Abstract

Contaminant transport in soils is complicated and involves some physical and chemical nonequilibrium processes. In this research, the soil column displacement experiments of Cl− and atrazine under different flow velocities were carried out. The data sets of Cl− transport in sandy loam fitted to the convection dispersion equation (CDE) and the two-region model (TRM) indicated that the effects of physical nonequilibrium process produced by immobile water on the breakthrough curves (BTCs) of Cl− and atrazine transport through the repacking soil columns were negligible.

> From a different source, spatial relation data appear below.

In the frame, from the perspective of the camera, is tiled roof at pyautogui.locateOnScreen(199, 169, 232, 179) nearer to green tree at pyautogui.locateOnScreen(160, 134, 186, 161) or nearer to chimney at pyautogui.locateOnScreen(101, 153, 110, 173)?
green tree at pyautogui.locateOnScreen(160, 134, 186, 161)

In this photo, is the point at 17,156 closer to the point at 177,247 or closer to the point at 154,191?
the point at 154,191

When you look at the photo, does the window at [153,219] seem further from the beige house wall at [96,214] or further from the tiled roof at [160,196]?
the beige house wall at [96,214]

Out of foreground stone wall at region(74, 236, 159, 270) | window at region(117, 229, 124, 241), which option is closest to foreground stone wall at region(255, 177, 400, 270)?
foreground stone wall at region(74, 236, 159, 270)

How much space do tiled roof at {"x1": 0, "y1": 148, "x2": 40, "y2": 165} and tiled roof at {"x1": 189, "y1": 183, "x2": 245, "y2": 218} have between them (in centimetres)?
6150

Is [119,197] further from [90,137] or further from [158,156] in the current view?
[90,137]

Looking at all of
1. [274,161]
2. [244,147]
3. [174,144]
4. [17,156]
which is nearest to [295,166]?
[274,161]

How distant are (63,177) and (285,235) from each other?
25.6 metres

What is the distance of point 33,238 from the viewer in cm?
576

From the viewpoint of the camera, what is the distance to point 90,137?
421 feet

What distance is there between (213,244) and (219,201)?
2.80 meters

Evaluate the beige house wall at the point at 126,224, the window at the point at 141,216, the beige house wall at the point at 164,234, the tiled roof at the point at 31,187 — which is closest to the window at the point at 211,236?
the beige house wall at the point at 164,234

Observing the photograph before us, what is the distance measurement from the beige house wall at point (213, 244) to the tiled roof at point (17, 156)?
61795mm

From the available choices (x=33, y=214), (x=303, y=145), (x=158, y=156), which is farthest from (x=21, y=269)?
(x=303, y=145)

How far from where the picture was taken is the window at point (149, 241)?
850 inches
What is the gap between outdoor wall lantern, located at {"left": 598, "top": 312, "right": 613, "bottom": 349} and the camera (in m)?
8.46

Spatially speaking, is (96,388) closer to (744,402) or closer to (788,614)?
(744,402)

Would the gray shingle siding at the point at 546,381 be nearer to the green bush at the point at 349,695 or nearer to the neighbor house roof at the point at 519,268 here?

The two-site model (TSM) and the continuous time random walk (CTRW) were also used to fit atrazine transport behavior at the flow rate of 19.86 cm h−1. The CTRW convincingly captured the full evolution of atrazine BTC in the soil column, especially for the part of long tailing. However, the TSM failed to characterize the tailing of atrazine BTC in the soil column. The calculated fraction of equilibrium sorption sites, F, ranging from 0.78 to 0.80 for all flow rates suggested the contribution of nonequilibrium sorption sites to the asymmetry of atrazine BTCs. Furthermore, the data sets for the flow rates of 6.68 cm h−1 and 32.81 cm h−1 were predicted by the TSM and the CTRW. As to the flow rate of 6.68 cm h−1, the CTRW predicted the entire BTC of atrazine transport better than the TSM did. For the flow rate of 32.81 cm h−1, the CTRW characterized the late part of the tail better, while the TSM failed to predict the tailings of atrazine BTC.